(Stored data entries)
-=-=-

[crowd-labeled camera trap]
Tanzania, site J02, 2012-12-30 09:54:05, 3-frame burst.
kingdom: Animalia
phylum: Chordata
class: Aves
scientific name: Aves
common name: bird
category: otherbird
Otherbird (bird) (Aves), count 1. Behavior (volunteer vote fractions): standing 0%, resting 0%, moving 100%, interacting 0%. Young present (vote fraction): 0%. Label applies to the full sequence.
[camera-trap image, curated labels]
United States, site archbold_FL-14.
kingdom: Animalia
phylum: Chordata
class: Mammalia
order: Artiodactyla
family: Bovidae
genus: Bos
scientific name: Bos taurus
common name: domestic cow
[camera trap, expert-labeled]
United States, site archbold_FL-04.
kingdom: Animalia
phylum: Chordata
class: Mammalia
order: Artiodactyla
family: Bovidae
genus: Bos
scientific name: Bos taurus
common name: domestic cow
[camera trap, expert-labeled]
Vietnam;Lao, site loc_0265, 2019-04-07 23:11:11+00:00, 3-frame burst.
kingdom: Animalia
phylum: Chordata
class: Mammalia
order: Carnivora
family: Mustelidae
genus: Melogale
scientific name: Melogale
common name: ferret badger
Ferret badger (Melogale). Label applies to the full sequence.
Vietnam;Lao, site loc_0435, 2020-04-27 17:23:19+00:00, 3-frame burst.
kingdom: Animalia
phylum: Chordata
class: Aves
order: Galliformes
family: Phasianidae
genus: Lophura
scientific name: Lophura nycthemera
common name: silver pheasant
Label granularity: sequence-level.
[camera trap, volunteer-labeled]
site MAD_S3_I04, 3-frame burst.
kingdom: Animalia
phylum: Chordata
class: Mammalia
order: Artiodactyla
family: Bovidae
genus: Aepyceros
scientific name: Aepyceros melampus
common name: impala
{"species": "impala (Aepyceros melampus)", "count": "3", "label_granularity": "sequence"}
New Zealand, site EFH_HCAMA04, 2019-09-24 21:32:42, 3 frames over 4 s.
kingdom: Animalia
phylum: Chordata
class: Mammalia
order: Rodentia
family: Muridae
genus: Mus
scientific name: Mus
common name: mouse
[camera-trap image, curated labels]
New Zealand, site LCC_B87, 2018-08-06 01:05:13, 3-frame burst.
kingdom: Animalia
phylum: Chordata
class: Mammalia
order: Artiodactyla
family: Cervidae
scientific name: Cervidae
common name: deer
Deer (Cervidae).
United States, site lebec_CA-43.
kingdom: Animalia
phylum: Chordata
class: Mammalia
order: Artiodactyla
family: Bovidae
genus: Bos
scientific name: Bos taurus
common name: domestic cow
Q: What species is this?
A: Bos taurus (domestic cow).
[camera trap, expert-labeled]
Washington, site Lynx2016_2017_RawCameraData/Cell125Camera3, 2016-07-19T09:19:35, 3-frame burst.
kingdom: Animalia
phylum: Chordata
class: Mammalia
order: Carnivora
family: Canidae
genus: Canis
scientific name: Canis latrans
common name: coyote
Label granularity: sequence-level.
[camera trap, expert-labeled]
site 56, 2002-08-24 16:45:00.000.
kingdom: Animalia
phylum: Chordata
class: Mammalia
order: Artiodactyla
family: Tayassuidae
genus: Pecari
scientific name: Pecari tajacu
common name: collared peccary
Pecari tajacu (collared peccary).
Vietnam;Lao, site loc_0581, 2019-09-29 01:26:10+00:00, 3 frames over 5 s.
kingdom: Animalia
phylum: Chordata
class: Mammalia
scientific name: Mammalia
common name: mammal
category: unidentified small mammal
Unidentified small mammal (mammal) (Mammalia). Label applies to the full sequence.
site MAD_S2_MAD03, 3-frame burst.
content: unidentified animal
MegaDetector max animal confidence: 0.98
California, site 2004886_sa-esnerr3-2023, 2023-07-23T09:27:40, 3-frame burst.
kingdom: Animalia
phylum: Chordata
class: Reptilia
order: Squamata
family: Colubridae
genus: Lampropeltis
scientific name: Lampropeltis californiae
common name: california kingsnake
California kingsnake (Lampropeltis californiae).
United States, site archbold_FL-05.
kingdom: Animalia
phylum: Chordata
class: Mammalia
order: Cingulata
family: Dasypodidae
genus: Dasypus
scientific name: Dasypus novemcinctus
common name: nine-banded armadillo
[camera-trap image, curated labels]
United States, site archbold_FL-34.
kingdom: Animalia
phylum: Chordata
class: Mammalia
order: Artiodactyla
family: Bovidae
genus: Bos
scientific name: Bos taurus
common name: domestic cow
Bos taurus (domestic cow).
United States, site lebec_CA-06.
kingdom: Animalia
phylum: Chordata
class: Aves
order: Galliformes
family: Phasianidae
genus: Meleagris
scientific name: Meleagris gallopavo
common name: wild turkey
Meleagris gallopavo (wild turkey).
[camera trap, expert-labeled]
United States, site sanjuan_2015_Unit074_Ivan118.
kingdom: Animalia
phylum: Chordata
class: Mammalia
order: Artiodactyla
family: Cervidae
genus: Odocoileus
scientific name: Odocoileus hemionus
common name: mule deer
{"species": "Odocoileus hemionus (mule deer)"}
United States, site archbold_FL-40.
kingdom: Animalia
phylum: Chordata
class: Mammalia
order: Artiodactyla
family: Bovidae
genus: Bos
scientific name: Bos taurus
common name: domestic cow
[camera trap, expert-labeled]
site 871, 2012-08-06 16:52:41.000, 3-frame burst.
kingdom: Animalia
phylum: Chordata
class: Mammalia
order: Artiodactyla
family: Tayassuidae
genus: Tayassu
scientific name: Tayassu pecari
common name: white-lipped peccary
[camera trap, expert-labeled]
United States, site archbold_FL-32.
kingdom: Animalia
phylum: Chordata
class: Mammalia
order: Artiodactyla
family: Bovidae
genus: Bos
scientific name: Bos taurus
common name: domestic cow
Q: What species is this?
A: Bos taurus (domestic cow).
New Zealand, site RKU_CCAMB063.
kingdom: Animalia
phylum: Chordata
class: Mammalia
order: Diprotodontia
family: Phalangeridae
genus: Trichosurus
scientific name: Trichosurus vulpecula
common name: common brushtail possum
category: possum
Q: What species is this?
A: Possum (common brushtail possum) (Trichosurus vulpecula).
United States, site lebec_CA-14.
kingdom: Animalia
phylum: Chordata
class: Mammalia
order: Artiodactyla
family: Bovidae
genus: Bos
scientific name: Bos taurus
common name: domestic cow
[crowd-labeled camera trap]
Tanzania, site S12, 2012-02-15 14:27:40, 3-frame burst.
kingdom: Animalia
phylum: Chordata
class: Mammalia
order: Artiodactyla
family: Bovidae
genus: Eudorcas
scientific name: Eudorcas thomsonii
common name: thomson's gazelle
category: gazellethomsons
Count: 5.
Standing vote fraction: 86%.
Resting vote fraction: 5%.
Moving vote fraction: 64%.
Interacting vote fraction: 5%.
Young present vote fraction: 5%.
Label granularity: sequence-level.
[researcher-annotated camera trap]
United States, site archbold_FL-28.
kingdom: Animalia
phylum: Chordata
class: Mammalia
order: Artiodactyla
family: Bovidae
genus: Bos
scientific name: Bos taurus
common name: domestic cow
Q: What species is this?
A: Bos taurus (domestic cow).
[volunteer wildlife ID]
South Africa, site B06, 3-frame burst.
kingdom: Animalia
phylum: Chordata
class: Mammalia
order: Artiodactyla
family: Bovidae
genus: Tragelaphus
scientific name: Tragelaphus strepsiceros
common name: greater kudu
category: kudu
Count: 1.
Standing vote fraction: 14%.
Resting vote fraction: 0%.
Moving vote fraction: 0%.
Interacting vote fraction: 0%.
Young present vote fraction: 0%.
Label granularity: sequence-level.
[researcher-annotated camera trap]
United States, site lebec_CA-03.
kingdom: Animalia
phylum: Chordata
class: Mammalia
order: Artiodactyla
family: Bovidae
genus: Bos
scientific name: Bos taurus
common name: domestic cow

-=-=-

*Instructions for the task:* All of the lines above need to be given again exactly.

*Solution to this problem:*
[crowd-labeled camera trap]
Tanzania, site J02, 2012-12-30 09:54:05, 3-frame burst.
kingdom: Animalia
phylum: Chordata
class: Aves
scientific name: Aves
common name: bird
category: otherbird
Otherbird (bird) (Aves), count 1. Behavior (volunteer vote fractions): standing 0%, resting 0%, moving 100%, interacting 0%. Young present (vote fraction): 0%. Label applies to the full sequence.
[camera-trap image, curated labels]
United States, site archbold_FL-14.
kingdom: Animalia
phylum: Chordata
class: Mammalia
order: Artiodactyla
family: Bovidae
genus: Bos
scientific name: Bos taurus
common name: domestic cow
[camera trap, expert-labeled]
United States, site archbold_FL-04.
kingdom: Animalia
phylum: Chordata
class: Mammalia
order: Artiodactyla
family: Bovidae
genus: Bos
scientific name: Bos taurus
common name: domestic cow
[camera trap, expert-labeled]
Vietnam;Lao, site loc_0265, 2019-04-07 23:11:11+00:00, 3-frame burst.
kingdom: Animalia
phylum: Chordata
class: Mammalia
order: Carnivora
family: Mustelidae
genus: Melogale
scientific name: Melogale
common name: ferret badger
Ferret badger (Melogale). Label applies to the full sequence.
Vietnam;Lao, site loc_0435, 2020-04-27 17:23:19+00:00, 3-frame burst.
kingdom: Animalia
phylum: Chordata
class: Aves
order: Galliformes
family: Phasianidae
genus: Lophura
scientific name: Lophura nycthemera
common name: silver pheasant
Label granularity: sequence-level.
[camera trap, volunteer-labeled]
site MAD_S3_I04, 3-frame burst.
kingdom: Animalia
phylum: Chordata
class: Mammalia
order: Artiodactyla
family: Bovidae
genus: Aepyceros
scientific name: Aepyceros melampus
common name: impala
{"species": "impala (Aepyceros melampus)", "count": "3", "label_granularity": "sequence"}
New Zealand, site EFH_HCAMA04, 2019-09-24 21:32:42, 3 frames over 4 s.
kingdom: Animalia
phylum: Chordata
class: Mammalia
order: Rodentia
family: Muridae
genus: Mus
scientific name: Mus
common name: mouse
[camera-trap image, curated labels]
New Zealand, site LCC_B87, 2018-08-06 01:05:13, 3-frame burst.
kingdom: Animalia
phylum: Chordata
class: Mammalia
order: Artiodactyla
family: Cervidae
scientific name: Cervidae
common name: deer
Deer (Cervidae).
United States, site lebec_CA-43.
kingdom: Animalia
phylum: Chordata
class: Mammalia
order: Artiodactyla
family: Bovidae
genus: Bos
scientific name: Bos taurus
common name: domestic cow
Q: What species is this?
A: Bos taurus (domestic cow).
[camera trap, expert-labeled]
Washington, site Lynx2016_2017_RawCameraData/Cell125Camera3, 2016-07-19T09:19:35, 3-frame burst.
kingdom: Animalia
phylum: Chordata
class: Mammalia
order: Carnivora
family: Canidae
genus: Canis
scientific name: Canis latrans
common name: coyote
Label granularity: sequence-level.
[camera trap, expert-labeled]
site 56, 2002-08-24 16:45:00.000.
kingdom: Animalia
phylum: Chordata
class: Mammalia
order: Artiodactyla
family: Tayassuidae
genus: Pecari
scientific name: Pecari tajacu
common name: collared peccary
Pecari tajacu (collared peccary).
Vietnam;Lao, site loc_0581, 2019-09-29 01:26:10+00:00, 3 frames over 5 s.
kingdom: Animalia
phylum: Chordata
class: Mammalia
scientific name: Mammalia
common name: mammal
category: unidentified small mammal
Unidentified small mammal (mammal) (Mammalia). Label applies to the full sequence.
site MAD_S2_MAD03, 3-frame burst.
content: unidentified animal
MegaDetector max animal confidence: 0.98
California, site 2004886_sa-esnerr3-2023, 2023-07-23T09:27:40, 3-frame burst.
kingdom: Animalia
phylum: Chordata
class: Reptilia
order: Squamata
family: Colubridae
genus: Lampropeltis
scientific name: Lampropeltis californiae
common name: california kingsnake
California kingsnake (Lampropeltis californiae).
United States, site archbold_FL-05.
kingdom: Animalia
phylum: Chordata
class: Mammalia
order: Cingulata
family: Dasypodidae
genus: Dasypus
scientific name: Dasypus novemcinctus
common name: nine-banded armadillo
[camera-trap image, curated labels]
United States, site archbold_FL-34.
kingdom: Animalia
phylum: Chordata
class: Mammalia
order: Artiodactyla
family: Bovidae
genus: Bos
scientific name: Bos taurus
common name: domestic cow
Bos taurus (domestic cow).
United States, site lebec_CA-06.
kingdom: Animalia
phylum: Chordata
class: Aves
order: Galliformes
family: Phasianidae
genus: Meleagris
scientific name: Meleagris gallopavo
common name: wild turkey
Meleagris gallopavo (wild turkey).
[camera trap, expert-labeled]
United States, site sanjuan_2015_Unit074_Ivan118.
kingdom: Animalia
phylum: Chordata
class: Mammalia
order: Artiodactyla
family: Cervidae
genus: Odocoileus
scientific name: Odocoileus hemionus
common name: mule deer
{"species": "Odocoileus hemionus (mule deer)"}
United States, site archbold_FL-40.
kingdom: Animalia
phylum: Chordata
class: Mammalia
order: Artiodactyla
family: Bovidae
genus: Bos
scientific name: Bos taurus
common name: domestic cow
[camera trap, expert-labeled]
site 871, 2012-08-06 16:52:41.000, 3-frame burst.
kingdom: Animalia
phylum: Chordata
class: Mammalia
order: Artiodactyla
family: Tayassuidae
genus: Tayassu
scientific name: Tayassu pecari
common name: white-lipped peccary
[camera trap, expert-labeled]
United States, site archbold_FL-32.
kingdom: Animalia
phylum: Chordata
class: Mammalia
order: Artiodactyla
family: Bovidae
genus: Bos
scientific name: Bos taurus
common name: domestic cow
Q: What species is this?
A: Bos taurus (domestic cow).
New Zealand, site RKU_CCAMB063.
kingdom: Animalia
phylum: Chordata
class: Mammalia
order: Diprotodontia
family: Phalangeridae
genus: Trichosurus
scientific name: Trichosurus vulpecula
common name: common brushtail possum
category: possum
Q: What species is this?
A: Possum (common brushtail possum) (Trichosurus vulpecula).
United States, site lebec_CA-14.
kingdom: Animalia
phylum: Chordata
class: Mammalia
order: Artiodactyla
family: Bovidae
genus: Bos
scientific name: Bos taurus
common name: domestic cow
[crowd-labeled camera trap]
Tanzania, site S12, 2012-02-15 14:27:40, 3-frame burst.
kingdom: Animalia
phylum: Chordata
class: Mammalia
order: Artiodactyla
family: Bovidae
genus: Eudorcas
scientific name: Eudorcas thomsonii
common name: thomson's gazelle
category: gazellethomsons
Count: 5.
Standing vote fraction: 86%.
Resting vote fraction: 5%.
Moving vote fraction: 64%.
Interacting vote fraction: 5%.
Young present vote fraction: 5%.
Label granularity: sequence-level.
[researcher-annotated camera trap]
United States, site archbold_FL-28.
kingdom: Animalia
phylum: Chordata
class: Mammalia
order: Artiodactyla
family: Bovidae
genus: Bos
scientific name: Bos taurus
common name: domestic cow
Q: What species is this?
A: Bos taurus (domestic cow).
[volunteer wildlife ID]
South Africa, site B06, 3-frame burst.
kingdom: Animalia
phylum: Chordata
class: Mammalia
order: Artiodactyla
family: Bovidae
genus: Tragelaphus
scientific name: Tragelaphus strepsiceros
common name: greater kudu
category: kudu
Count: 1.
Standing vote fraction: 14%.
Resting vote fraction: 0%.
Moving vote fraction: 0%.
Interacting vote fraction: 0%.
Young present vote fraction: 0%.
Label granularity: sequence-level.
[researcher-annotated camera trap]
United States, site lebec_CA-03.
kingdom: Animalia
phylum: Chordata
class: Mammalia
order: Artiodactyla
family: Bovidae
genus: Bos
scientific name: Bos taurus
common name: domestic cow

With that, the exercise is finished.